Study Guide

Anthem Loyalty

By Ayn Rand


International 4-8818 4-8818 and we are friends. This is an evil thing to say, for it is a transgression, the great Transgression of Preference, to love any among men better than the others, since we must love all men and all men are our friends. (1.37)

Equality 7-2521's society apparently doesn't allow friendship. Why? Because it causes individuals to value certain people (their friends) more than others. According to the mandates of society, this is wrong. Everybody is equal, which means that every person has to feel equal devotion and loyalty to everyone else. Otherwise, the Transgression of Preference is committed.

"The will of the Council is above all things, for it is the will of our brothers, which is holy. But if you wish it so, we shall obey you. Rather shall we be evil with you than good with all our brothers. May the Council have mercy upon both our hearts!" (1.63)

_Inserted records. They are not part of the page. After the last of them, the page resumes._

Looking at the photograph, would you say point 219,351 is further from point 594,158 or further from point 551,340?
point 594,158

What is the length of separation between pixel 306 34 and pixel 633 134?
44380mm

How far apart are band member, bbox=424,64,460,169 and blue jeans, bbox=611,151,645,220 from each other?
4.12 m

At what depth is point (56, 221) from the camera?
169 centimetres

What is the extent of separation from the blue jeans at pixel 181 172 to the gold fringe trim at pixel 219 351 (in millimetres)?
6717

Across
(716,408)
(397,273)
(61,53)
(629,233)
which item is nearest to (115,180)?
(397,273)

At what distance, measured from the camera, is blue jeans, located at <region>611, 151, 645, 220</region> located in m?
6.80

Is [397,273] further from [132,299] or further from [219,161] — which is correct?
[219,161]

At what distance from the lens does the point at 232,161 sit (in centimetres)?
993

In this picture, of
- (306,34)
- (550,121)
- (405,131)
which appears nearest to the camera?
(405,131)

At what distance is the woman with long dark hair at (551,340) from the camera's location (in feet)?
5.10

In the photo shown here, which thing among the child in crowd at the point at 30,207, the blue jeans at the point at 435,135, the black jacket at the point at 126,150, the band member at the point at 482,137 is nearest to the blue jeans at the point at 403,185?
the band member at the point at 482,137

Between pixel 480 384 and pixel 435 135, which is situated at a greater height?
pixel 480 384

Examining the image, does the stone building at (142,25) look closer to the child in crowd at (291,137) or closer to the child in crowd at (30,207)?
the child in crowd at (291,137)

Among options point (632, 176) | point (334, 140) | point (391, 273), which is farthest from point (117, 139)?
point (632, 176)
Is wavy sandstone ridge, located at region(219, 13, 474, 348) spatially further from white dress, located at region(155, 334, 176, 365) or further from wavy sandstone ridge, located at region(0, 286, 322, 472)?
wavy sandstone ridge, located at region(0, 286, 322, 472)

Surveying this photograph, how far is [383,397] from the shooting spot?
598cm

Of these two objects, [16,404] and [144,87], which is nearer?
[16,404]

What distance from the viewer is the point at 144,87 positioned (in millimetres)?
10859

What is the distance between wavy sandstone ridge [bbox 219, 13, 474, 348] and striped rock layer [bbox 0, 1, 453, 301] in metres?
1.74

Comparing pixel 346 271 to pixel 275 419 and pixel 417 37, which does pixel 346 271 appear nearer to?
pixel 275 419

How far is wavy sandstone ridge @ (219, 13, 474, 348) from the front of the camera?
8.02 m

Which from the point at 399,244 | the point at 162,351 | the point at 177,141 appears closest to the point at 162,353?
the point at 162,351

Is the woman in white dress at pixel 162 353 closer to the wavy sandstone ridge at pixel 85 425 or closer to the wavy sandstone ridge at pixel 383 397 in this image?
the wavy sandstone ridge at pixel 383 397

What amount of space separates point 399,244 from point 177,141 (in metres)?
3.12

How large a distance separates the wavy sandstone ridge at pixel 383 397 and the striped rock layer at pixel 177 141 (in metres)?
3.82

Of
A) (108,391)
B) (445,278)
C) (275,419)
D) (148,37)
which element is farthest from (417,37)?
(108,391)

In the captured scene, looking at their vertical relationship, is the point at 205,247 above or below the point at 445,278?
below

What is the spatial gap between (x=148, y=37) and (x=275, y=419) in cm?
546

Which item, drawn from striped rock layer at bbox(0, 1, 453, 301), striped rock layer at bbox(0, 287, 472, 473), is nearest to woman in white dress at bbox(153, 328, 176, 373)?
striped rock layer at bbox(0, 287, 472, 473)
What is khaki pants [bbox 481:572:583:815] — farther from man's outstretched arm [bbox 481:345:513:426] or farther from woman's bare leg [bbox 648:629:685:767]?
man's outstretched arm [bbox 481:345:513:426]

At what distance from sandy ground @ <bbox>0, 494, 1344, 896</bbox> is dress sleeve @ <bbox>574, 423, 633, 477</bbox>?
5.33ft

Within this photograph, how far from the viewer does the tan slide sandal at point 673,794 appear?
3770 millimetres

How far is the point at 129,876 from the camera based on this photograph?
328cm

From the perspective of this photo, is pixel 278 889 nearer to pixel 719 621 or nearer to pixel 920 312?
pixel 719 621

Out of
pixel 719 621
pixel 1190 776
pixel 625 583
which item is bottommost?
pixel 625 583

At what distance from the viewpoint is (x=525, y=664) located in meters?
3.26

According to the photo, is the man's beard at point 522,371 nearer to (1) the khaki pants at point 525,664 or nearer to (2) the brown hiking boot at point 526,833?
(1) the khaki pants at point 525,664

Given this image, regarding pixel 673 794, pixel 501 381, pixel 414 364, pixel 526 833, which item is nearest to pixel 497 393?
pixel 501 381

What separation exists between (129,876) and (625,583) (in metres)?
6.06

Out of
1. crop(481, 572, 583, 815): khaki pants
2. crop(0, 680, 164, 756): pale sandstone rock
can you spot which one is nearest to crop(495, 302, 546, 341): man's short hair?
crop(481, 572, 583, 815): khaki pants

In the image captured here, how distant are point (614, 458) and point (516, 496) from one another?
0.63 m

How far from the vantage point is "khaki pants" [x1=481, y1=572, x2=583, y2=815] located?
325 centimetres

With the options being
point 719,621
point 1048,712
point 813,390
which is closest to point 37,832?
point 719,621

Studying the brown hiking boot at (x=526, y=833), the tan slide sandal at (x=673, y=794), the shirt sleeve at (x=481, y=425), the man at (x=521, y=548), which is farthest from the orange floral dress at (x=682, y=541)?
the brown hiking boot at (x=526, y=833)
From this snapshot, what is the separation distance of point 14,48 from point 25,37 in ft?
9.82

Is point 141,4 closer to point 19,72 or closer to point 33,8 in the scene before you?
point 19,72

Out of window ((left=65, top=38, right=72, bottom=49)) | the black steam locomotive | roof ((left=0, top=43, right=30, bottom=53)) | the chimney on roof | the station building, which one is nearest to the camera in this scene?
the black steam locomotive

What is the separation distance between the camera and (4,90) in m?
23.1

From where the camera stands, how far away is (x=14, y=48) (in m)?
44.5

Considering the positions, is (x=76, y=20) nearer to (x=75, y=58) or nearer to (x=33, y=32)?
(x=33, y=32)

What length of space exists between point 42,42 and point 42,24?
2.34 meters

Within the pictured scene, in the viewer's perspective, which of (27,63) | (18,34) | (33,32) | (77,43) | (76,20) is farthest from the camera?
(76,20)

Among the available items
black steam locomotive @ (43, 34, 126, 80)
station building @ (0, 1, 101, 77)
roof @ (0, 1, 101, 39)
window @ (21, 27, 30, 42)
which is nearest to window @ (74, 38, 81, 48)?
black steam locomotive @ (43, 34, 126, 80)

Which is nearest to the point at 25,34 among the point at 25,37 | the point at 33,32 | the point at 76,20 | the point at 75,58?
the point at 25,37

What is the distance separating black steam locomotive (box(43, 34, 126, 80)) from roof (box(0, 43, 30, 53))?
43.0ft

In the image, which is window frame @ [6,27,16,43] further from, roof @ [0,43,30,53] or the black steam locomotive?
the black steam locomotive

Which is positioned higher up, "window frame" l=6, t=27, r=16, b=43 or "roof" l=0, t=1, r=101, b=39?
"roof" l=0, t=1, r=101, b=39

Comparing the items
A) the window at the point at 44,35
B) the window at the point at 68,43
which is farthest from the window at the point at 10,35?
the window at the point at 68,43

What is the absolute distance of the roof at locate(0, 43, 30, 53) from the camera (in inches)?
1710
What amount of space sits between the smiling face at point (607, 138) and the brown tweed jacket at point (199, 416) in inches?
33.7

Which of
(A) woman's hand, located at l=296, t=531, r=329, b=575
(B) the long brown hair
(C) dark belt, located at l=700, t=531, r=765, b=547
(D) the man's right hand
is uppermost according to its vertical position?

International 4-8818 confesses his feelings for Equality 7-2521. They've never talked about their friendship before now, but now we see just how strong it is. International 4-8818 is willing to betray his own society rather than betray his friend.

We do not wonder at this new sin of ours. It is our second Transgression of Preference, for we do not think of all our brothers, as we must, but only of one, and their name is Liberty 5-3000. (2.11)

Equality 7-2521 has committed another Transgression of Preference. This time, he's fallen in love. Now, not only does he prefer one person to others, he can only think of one person: Liberty 5-3000.

Still, without reason, as we stood there by the hedge, we felt our lips drawn tight with hatred, a sudden hatred for all our brother men. And the Golden One saw it and smiled slowly, and there was in their smile the first sadness we had seen in them. (2.36)

Equality 7-2521's love for Liberty 5-3000 is so powerful that it threatens to turn him against everyone else in his society. He realizes that any one of them could possess her physically (because of the way breeding is controlled), and he's jealous. He wants to have her only for himself. The thought that anyone could have her makes him hate everyone.

We must bring it into the sight of all men. We need all our time, we need the work rooms of the Home of the Scholars, we want the help of our brother Scholars and their wisdom joined to ours. There is so much work ahead for all of us, for all the Scholars of the world. (5.7)

Even after Equality 7-2521 has broken a whole bunch of laws and started to commit Transgressions of Preference left and right, he still feels a certain strong sense of loyalty to his society. He still wants to help "his brother men," by sharing with them the product of his own labors. Although he's beginning to discover his individuality, he wants to put that very individuality to the service of society.

"We matter not, nor our transgression. It is only our brother men who matter. Give no thought to us, for we are nothing, but listen to our words, for we bring you a gift such as has never been brought to men. Listen to us, for we hold the future of mankind in our hands." (7.12)

Equality 7-2521 recognizes that he may be punished horribly, but he doesn't seem to care. He cares much more about his invention (the light), and using it to help "his brothers." He's still quite loyal to the members of society, in other words, even though he clearly no longer agrees with how society is managed.

"You fools!" we cried. "You fools! You thrice-damned fools! (7.50)

This is the moment when Equality 7-2521's faith in his society is destroyed, and he decides to leave it behind. He feels only rage here – mostly rage at their stupidity. After this, his loyalties will be fundamentally different.

We wish to be damned with you, rather than blessed with all our brothers. Do as you please with us, but do not send us away from you." (9.17)

Liberty 5-3000 has, like Equality 7-2521, lost all sense of loyalty to their society. However, she's abandoned her society for love of him, whereas he seemed to do it out of rage and love for his invention.

I am neither foe nor friend to my brothers, but such as each of them shall deserve of me. And to earn my love, my brothers must do more than to have been born. I do not grant my love without reason, nor to any chance passer-by who may wish to claim it. I honor men with my love. But honor is a thing to be earned. (11.13)

Now that he's free (and familiar with the first-person singular), Equality 7-2521 has discovered that he owes loyalty to no one except those he wants to be loyal to. Not to society, and certainly not to "all men." Instead, other people need to earn his loyalty – by becoming his friends.

I shall call to me all the men and the women whose spirit has not been killed within them and who suffer under the yoke of their brothers. They will follow me and I shall lead them to my fortress. (12.14)

In spite of what he's said in the above passage, it still seems as if Equality 7-2521 has preserved some trace of the loyalty he used to feel to "all men." He genuinely wants to wage a war against his former society so that he can set them free. It also sounds, though, as if he's only interested in fighting for those who actually want to be set free. Would that be only the few, exceptional individuals like himself? Or would it be almost everybody?